Ainsi, l'on peut dire qu'hier soir l'OM avait un peu "avalé la trompette", et que juninho a pu marquer grâce aux "gants en peau de pêche" de Mandanda.
Sinon, Viva El Presidente!
Rédigé par : fred | 18/05/2009 à 17:01
J'ai hâte que le Tour de France puisse enfin être dignement commenté ! Hervé Resse : le nouvel Antoine Blondin !!! A quand de flamboyantes envolées lyriques pour magnifier de nouveaux "mano a mano" à la Coppi-Bartali, Merckx-Ocaña, Anquetil-Poulidor ? Les mots sont du sucre. Et nous des enfants...
Rédigé par : Christina | 18/05/2009 à 17:12
Oui enfin bon c'était surtout pour en rire et sourire, hein, surtout. Tu parles d'un blondin!! j'aimerais bien, mais moi c'est sous sacomano, le niveau!
Rédigé par : Mossieur Resse | 18/05/2009 à 17:18
Que Resse ne touche pas au vélo !
Sinon avec Raymond, on se fache. Caramba !
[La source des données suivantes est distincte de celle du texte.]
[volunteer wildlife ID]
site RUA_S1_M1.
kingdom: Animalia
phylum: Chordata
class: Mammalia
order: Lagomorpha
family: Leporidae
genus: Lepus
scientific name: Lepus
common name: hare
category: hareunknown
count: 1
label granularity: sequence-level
Rédigé par : Le Tantinet | 18/05/2009 à 19:05
Le foot : ok , fastoche .
Le tennis , j'y crois pas trop , t'oseras pas .
Rédigé par : Phil | 18/05/2009 à 20:21
Tu plaisantes ! T'as l'niveau et pis c'est tout !
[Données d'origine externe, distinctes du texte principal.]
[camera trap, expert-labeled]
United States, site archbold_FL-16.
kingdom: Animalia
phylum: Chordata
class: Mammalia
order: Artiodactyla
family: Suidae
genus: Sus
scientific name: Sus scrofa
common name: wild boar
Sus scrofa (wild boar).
Rédigé par : Christina | 18/05/2009 à 22:04
Hervé, suis sure qu'il connait la p'tite reine ! Et certaine qu'il n'en a rien à faire des racketteurs !
Rédigé par : Christina | 18/05/2009 à 22:06
Pas mal, pas mal. Encore un petit effort. Où qu'elle est "la perle noire qui fusilla le portier phocéen impuissant ? "" L'artiste de la pampa qui brossa le cuir directement dans la lucarne ? "
Rédigé par : zapata | 18/05/2009 à 23:12
Vraiment marrant ton post ! j'ai toujours été admiratif à l'égard des localiers et des mecs de la presse quotidienne ou sportive : il faut du talent pour pisser de la copie comme ils le font, sur des riens souvent ou sur des non-événements.
Rédigé par : Yves | 19/05/2009 à 08:30
Souligné comme ça, c'est la "pensée" d'Eugène...
Rédigé par : Jean-Paul | 19/05/2009 à 08:50
au foot c'est pas comme à la nouvelle star
"la moindre erreur se paye cash"
Rédigé par : xavier | 19/05/2009 à 10:07
bel effort, mais un article sportif sans le label "outre-Quiévrain" (Papin, Gerets...) pourrait sembler incomplet...
bon, entre professionels du foot (pardon, du ballon rond...), on fait un séminaire foot et s'écrit/réalise des petits sujets comme ça ?
http://www.dailymotion.com/playlist/xtl94_Les_Cahiers_du_Football_le-cinema-des-cahiers/video/x8daji_rocco-et-ses-freres-nantais_fun
Rédigé par : Frederic (www.rugby-pioneers.com) | 19/05/2009 à 17:15
Papin, outre-Quiévrain?
Soit la formulation m'échappe, soit il y a erreur, notre Patator national étant originaire de Boulogne si je ne me trompe...
Rédigé par : fred | 19/05/2009 à 17:27
Ah voilà une guerre des Fred à l'horizon. "En fait", Papin a démarré sa carrière pro à Bruges, d'où l'allusion de Frederic qui n'était pas une confusion. Je pensais moi que Jipépé était de Valenciennes et non de Boulogne. Que c'est Ribéry qui est boulonnais. Mais peut-être me fourvoyai-je!
Rédigé par : Mossieur Resse | 19/05/2009 à 17:47
La recherche wiki me dit que JPP Reviens est bien né à Boulogne.
Suffit de passer à Boulogne, et on se rende compte que non, il n'est pas le seul à parler du nez et à mettre des "absolument hein" à toutes les sauces (clichés inside).
En revanche, j'ai également constaté sur ce même wiki qu'il s'est révélé au foot pro à Bruges, autant pour moi, je me coucherai moins con ce soir...
PS: en aucun cas je ne déclarerai la guerre à mon homonyme, tant son blog est un régal pour les yeux.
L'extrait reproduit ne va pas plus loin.